## Consigne donnée A
D'après l'article sur le Festival de Cannes, quel film a valu la Palme d'or à Nanni Moretti ?
## Consigne donnée B
Recopiez mot pour mot le passage de l'article sur le Festival de Cannes qui va de « Festival international du film de Cannes : Sortie » jusqu'à « sur les  oubliés. » inclus.

## Texte fourni

Festival international du film de Cannes : Sortie de bain
Cinéma

Festival international du film de Cannes : Sortie de bain

Pas de napalm d’or cette année, pas de récompenses audacieuses: un palmarès à l’image de la programmation, assez propre et poli. Regard sur Cannes et retour sur les  oubliés.

Cannes est redevenue cette perle désuète, chère et ennuyeuse de la French Riviera. Une vie non active peut y reprendre son cours après le passage des troupes. Le week-end dernier, le 54e Festival international du film a remballé ses affaires: exit les parasites, les journalistes (4000 accréditations), les businessmen et les bobines. Et Nanni Moretti, les bras en V à la Churchill et le souffle court, est reparti avec la Palme d’or pour La Chambre du fils. Récompense suprême pour un film posé et poli, qui rallie critique et public. Une assurance, donc. Exploit pour l’Autrichien Michael Haneke qui, boudé pour Funny Games et Code inconnu, empoche trois prix avec La Pianiste: la meilleure actrice (divine), Isabelle Huppert; le meilleur acteur Benoît Magimel, qui en a fait du chemin depuis le Momo de La vie est un long fleuve tranquille; et le Grand Prix du jury pour un film aussi poli qu’un galet, mais qui reste très perturbant. Et l’on n’a pas fini de parler du premier long métrage inuit de l’histoire, Atanarjuat, l’homme rapide, de Zacharias Kunuk, gagnant de la Caméra d’or.

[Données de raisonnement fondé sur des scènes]
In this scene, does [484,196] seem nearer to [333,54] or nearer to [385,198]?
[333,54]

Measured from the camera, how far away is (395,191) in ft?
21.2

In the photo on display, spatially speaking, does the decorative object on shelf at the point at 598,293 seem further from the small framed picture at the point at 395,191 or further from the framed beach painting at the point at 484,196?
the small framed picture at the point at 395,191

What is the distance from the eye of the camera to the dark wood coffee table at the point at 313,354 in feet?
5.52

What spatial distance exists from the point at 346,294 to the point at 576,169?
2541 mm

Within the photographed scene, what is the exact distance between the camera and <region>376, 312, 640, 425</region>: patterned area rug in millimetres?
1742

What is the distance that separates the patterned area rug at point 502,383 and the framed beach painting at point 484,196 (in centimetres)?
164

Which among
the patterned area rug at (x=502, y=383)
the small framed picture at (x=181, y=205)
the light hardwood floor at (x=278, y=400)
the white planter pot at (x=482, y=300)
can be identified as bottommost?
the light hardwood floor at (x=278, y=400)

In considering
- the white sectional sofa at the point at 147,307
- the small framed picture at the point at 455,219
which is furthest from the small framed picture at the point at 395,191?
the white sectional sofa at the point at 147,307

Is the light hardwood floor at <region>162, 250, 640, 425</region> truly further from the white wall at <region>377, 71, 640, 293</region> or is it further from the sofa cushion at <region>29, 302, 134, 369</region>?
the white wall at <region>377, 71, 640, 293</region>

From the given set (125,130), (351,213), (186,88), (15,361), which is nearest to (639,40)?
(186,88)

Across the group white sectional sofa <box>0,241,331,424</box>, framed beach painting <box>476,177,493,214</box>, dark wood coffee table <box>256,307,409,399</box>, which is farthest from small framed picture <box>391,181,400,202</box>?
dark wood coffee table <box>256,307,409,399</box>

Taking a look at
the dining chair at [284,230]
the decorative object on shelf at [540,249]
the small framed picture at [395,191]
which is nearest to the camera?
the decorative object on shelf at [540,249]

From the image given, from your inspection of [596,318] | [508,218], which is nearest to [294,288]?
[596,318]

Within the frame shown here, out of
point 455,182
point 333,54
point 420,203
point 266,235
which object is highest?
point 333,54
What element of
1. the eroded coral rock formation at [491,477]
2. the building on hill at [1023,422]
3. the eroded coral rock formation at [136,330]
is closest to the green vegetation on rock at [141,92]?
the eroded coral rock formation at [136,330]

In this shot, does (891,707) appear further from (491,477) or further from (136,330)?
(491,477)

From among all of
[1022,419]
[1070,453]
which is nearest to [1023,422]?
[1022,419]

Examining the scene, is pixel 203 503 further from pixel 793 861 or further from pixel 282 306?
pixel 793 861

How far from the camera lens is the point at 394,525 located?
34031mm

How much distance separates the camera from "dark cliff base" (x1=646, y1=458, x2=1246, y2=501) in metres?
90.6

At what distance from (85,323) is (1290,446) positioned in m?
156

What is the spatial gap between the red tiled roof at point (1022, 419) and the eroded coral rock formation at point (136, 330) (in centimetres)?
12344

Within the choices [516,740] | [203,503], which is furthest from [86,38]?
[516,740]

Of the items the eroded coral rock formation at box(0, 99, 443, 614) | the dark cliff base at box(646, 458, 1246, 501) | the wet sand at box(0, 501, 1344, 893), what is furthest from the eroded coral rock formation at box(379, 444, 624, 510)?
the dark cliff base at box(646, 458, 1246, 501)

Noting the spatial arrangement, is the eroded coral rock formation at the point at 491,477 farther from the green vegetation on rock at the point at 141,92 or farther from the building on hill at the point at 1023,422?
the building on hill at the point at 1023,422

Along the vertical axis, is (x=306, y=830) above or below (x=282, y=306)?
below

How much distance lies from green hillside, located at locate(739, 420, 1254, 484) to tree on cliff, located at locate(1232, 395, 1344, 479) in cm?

## Réponse rédigée A
La Chambre du fils.

## Réponse rédigée B
Festival international du film de Cannes : Sortie de bain
Cinéma

Festival international du film de Cannes : Sortie de bain

Pas de napalm d’or cette année, pas de récompenses audacieuses: un palmarès à l’image de la programmation, assez propre et poli. Regard sur Cannes et retour sur les  oubliés.